PMML enables the definition and subsequent sharing of predictive models between applications. It represents and describes data mining and statistical models, as well as some of the operations required for cleaning and transforming data prior to modeling. PMML aims to provide enough infrastructure for an application to be able to produce a model (the PMML producer) and another application to consume it (the PMML consumer) simply by reading the PMML data file. This means that a model developed in a desktop data-mining tool can be deployed or scored against an entire data warehouse.
The following table lists the major constructs of PMML-compliant XML documents.

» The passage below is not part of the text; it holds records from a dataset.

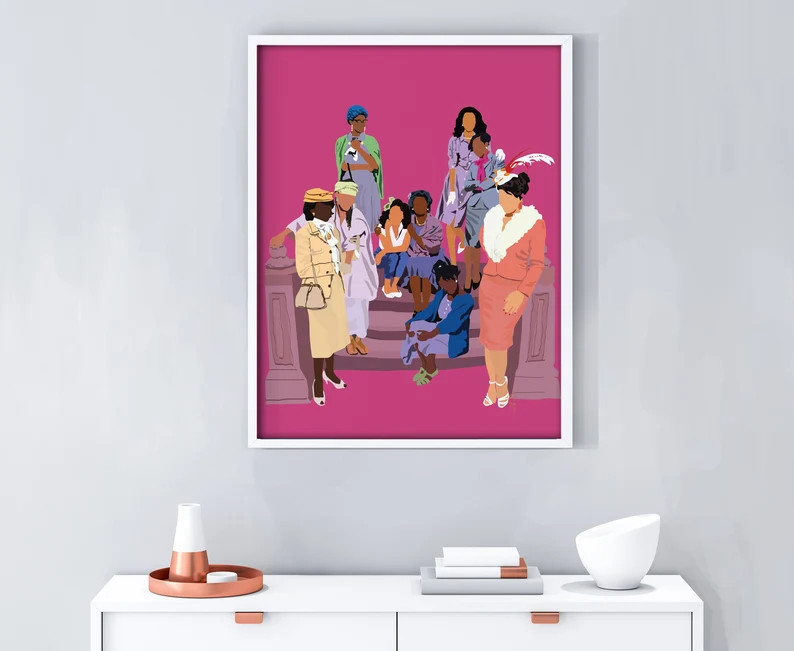 The Women of Brewster Place, African American Art, Feminist Art,christmas Gift for Sister, Gift f... | Etsy (US)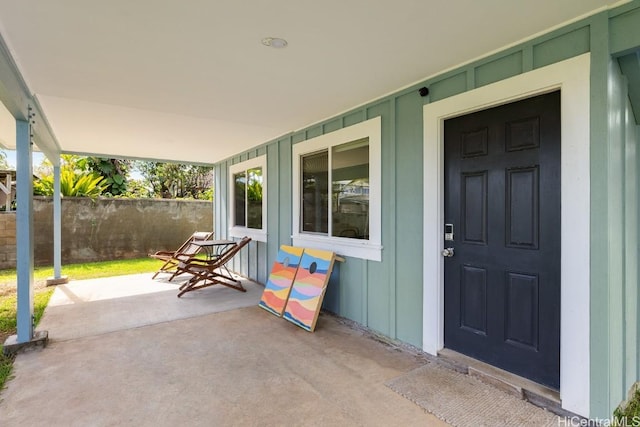 view of patio / terrace featuring a porch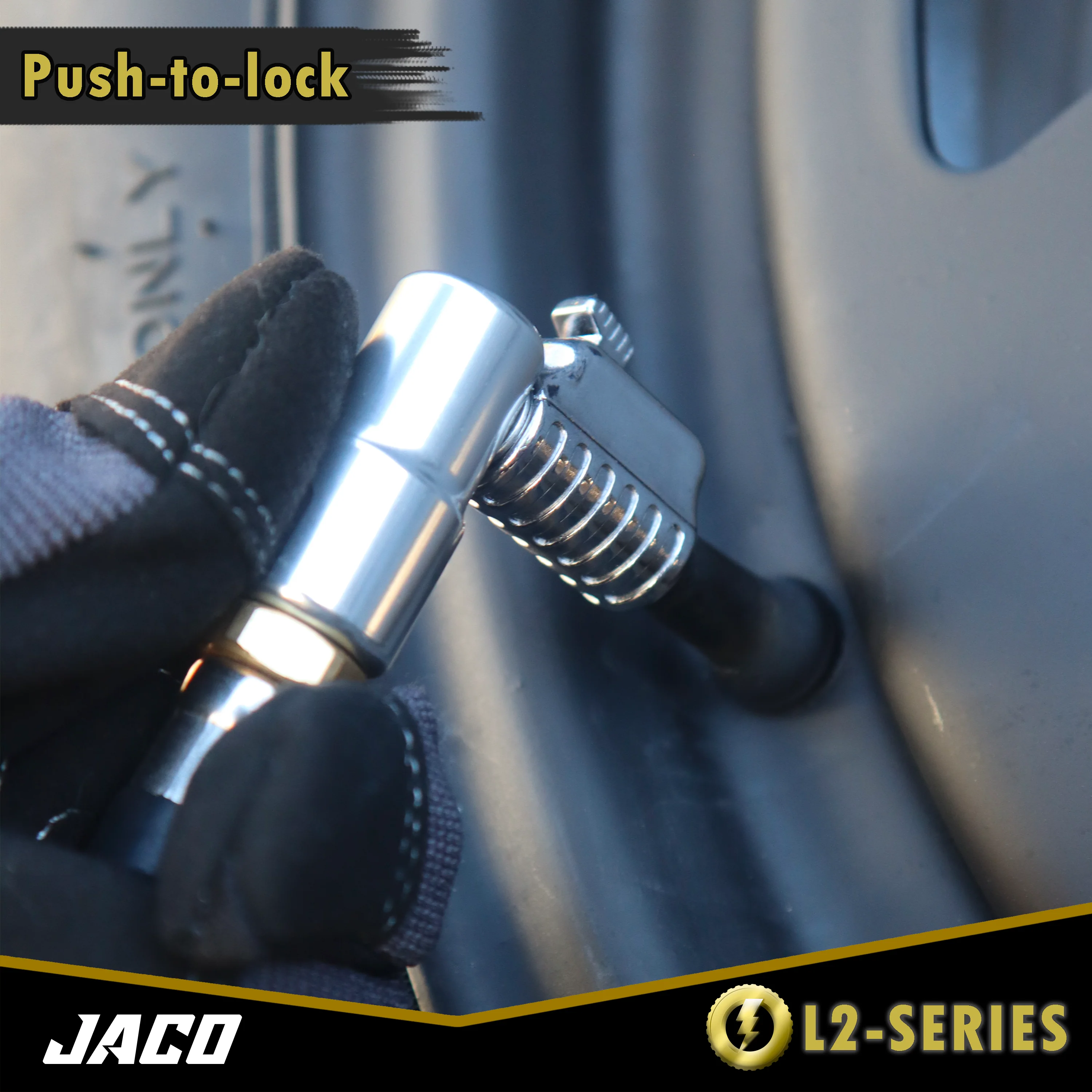 Lightning™ L2 Quick-Connect Tire Air Chuck - 1/4" F-NPT - Image 14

|Data Dictionary||Defines the data to the model and specifies each data attribute’s type and value range.|
|Mining Schema||Defines attribute information specific to a certain model. It specifies an attribute's usage type, whether it be active or independent (an input of the model), predicted or dependent (an output of the model), or supplementary (descriptive information that is ignored by the model).|
|Transformation Dictionary||Contains simple algorithm-specific data transformations such as normalization (map values to numbers), discretization (map continuous values to discrete values), value mapping (map discrete values to discrete values) and aggregation (simple averages and counts).|
|Models||Identifies model parameters for regression models, cluster models, decision tree models, neural networks, Bayesian models, association rules and sequence models.|
Each PMML construct supports a mechanism for extending the content of a model. Liberal use of such “extensions” requires that vendors who produce PMML-based models collaborate closely with vendors who wish to consume that PMML. Refer to the Teradata Warehouse Miner Release Definition document, B035-2494, for details about the products and product versions supported for PMML consumption in Teradata ADS Generator and Teradata Warehouse Miner.
Although PMML is a great step forward, it has several flaws other than extensions, namely encapsulation of the process of cleaning, transforming and aggregating data. Teradata recognized this limitation early on—if the PMML document could not represent the analytic variables that were input to the analytic tools, it would be nearly impossible to consume PMML for scoring predictive models. This is because the deployment (scoring phase) of a predictive model requires the existence of the same variables upon which the model was built. For this reason, the PMML Scoring analysis is included in both the Teradata ADS Generator as well as Teradata Warehouse Miner.